Peninsula College to host cartoonist, art researcher Oct. 18-19

PORT ANGELES — Two-time Pulitzer Prize-winning editorial cartoonist and columnist David Horsey and Peninsula College Spanish professor Reina Barreto will be the keynote speakers at the Washington Community College Humanities Association Conference from Oct. 18-19 at Peninsula College.

Horsey will speak at 9:15 a.m. Friday, Oct. 18, and Barreto will speak at 10:30 a.m. Saturday, Oct. 19.

The public is invited to each of the keynote addresses, which will be in Maier Performance Hall at the Port Angeles campus at 1502 E. Lauridsen Blvd.

Tickets will be available at the door and will be $10 each for the general public and $8 for Peninsula College students.

Horsey is a political commentator for the Los Angeles Times. His work is syndicated by Tribune Media Services to more than 200 newspapers, including the PDN, The New York Times, Washington Post, Chicago Tribune, Houston Chronicle and Boston Globe.

He was awarded two Pulitzers for his work for the Seattle Post-Intelligencer in 1999 and 2003.

He also has been the recipient of the National Press Foundation’s Berryman Award for Cartoonist of the Year and received first place in the Best of the West Journalism Competition for his columns about the 2008 presidential election.

Horsey graduated from the University of Washington, where he wrote, edited and drew cartoons for The Daily. When his former adviser at The Daily became an editor for the Seattle P-I, he recruited Horsey for the position of editorial cartoonist.
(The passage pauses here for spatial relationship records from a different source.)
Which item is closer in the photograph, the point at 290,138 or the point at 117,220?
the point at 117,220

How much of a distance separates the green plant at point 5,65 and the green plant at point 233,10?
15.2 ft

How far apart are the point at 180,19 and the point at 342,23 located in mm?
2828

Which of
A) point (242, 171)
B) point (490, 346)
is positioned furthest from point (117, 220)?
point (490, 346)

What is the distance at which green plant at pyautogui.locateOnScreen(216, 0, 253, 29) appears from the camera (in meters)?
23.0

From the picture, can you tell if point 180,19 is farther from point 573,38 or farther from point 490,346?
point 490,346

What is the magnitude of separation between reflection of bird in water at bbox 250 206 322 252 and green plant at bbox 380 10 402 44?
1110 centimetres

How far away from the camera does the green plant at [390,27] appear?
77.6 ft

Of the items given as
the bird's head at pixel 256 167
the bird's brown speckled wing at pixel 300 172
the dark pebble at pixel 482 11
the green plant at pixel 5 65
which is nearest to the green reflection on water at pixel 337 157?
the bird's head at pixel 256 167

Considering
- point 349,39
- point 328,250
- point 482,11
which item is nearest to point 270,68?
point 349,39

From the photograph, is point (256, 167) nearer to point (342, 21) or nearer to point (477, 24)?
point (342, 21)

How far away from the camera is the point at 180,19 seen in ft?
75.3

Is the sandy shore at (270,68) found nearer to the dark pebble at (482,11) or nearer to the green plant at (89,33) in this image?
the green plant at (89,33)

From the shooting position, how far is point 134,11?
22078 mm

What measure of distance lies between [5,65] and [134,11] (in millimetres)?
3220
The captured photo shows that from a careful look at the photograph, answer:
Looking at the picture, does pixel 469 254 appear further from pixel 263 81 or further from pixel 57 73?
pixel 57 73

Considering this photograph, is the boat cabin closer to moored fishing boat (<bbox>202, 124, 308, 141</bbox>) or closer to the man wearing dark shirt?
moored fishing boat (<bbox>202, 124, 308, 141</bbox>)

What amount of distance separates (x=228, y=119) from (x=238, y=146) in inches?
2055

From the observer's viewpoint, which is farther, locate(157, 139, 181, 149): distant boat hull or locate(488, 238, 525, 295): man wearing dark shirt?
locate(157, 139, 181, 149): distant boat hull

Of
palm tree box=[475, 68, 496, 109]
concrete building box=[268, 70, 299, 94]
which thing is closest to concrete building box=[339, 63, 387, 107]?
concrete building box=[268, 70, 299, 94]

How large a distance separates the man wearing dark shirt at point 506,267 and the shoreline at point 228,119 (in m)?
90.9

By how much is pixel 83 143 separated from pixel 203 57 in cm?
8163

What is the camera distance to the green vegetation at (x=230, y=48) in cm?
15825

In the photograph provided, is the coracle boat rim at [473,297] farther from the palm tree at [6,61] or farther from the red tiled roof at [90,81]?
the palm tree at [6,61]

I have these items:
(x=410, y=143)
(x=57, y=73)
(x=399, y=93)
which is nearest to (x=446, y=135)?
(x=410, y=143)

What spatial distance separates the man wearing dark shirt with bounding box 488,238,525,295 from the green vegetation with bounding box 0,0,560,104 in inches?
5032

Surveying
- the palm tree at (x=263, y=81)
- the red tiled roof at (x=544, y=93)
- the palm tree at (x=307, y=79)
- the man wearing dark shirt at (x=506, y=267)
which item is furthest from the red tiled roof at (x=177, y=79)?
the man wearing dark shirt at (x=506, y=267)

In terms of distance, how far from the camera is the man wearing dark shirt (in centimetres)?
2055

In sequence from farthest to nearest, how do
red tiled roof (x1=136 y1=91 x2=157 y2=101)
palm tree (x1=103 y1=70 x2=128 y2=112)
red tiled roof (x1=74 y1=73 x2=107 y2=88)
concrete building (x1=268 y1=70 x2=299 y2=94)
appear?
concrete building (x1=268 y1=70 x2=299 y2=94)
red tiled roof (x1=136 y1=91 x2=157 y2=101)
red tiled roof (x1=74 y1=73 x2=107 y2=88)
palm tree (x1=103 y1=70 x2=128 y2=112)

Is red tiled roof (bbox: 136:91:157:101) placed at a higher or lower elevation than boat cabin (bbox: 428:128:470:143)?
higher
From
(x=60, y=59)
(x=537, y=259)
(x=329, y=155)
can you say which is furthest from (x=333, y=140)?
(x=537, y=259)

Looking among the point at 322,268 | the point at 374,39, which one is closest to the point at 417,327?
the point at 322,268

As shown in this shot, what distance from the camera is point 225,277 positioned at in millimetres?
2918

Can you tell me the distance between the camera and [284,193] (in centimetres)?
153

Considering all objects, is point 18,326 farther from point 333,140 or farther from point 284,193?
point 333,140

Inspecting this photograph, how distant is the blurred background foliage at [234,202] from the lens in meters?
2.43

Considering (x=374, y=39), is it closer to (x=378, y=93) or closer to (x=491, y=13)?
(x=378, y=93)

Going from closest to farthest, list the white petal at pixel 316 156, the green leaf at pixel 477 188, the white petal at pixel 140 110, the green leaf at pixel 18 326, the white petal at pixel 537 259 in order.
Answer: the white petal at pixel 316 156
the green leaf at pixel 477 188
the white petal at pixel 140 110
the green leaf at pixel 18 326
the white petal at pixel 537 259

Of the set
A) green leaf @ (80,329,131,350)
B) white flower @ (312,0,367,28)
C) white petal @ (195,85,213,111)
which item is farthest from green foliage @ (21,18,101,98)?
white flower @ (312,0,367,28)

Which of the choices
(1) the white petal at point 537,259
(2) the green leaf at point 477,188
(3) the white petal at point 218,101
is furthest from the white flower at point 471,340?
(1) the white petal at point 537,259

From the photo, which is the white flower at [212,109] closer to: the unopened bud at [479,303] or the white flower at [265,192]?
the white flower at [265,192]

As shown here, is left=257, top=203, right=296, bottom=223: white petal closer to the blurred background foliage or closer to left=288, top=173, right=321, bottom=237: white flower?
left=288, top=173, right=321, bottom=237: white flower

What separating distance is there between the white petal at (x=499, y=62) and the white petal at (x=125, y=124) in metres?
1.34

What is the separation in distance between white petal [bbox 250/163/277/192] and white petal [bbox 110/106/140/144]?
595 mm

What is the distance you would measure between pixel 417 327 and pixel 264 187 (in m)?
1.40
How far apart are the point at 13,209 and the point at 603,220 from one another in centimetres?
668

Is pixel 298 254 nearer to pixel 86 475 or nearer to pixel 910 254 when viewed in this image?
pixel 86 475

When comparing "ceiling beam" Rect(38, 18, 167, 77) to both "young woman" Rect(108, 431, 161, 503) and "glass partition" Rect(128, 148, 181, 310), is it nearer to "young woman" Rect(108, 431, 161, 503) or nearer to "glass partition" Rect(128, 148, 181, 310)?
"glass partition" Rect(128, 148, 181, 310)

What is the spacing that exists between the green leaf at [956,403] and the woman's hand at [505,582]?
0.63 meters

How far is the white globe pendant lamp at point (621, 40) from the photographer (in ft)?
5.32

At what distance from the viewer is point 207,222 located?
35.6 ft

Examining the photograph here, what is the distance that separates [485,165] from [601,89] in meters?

Horsey stayed with the P-I for more than 30 years covering national and international news, from national political party conventions and presidential primaries to the Olympic Games.

As a Rotary Foundation Scholar, Horsey earned a master’s degree in international relations from the University of Kent at Canterbury. He also was awarded an honorary doctorate from Seattle University.

He has published seven books of cartoons, including his two most recent, Draw Quick, Shoot Straight and From Hanging Chad to Baghdad.

Barreto: Cuban arts

Barreto has been a Spanish instructor at Peninsula College since 2005.

In her keynote address, “The Art of Difference: An Overview of the Arts in Cuba Today,” she will talk about the research and work she completed as part of her sabbatical during the 2012-2013 academic year, specifically a trip she took to Havana.

Barreto traveled to Cuba in March of 2013 with Art Encounter, a nonprofit art education organization.

There, she met with artists in their homes and studios; attended art exhibits, concerts and dance performances; and visited Cuba’s premier art school, a rural artist community, an eco-village and Hemingway’s Finca.

She also attended the 2013 World Art Deco Conference in Havana.

Her current scholarship focuses on Cuban women writers and visual artists living in the United States, and her work investigates issues related to gender, cultural identity and migration.

She has two forthcoming articles: “Subjectivity and Creativity in Maya Islas’ Lifting the Tempest at Breakfast” will be published in a special issue of Letras Femeninas, and “Subversion in Gertrudis Gómez de Avellaneda’s Sab,” a piece originally published in Decimonónica (Winter 2006), is being reprinted in Nineteenth-Century Literary Criticism.

Barreto has a bachelor’s degree in international relations from Agnes Scott College, a master’s in liberal arts from the University of South Florida and a doctorate from Florida State University.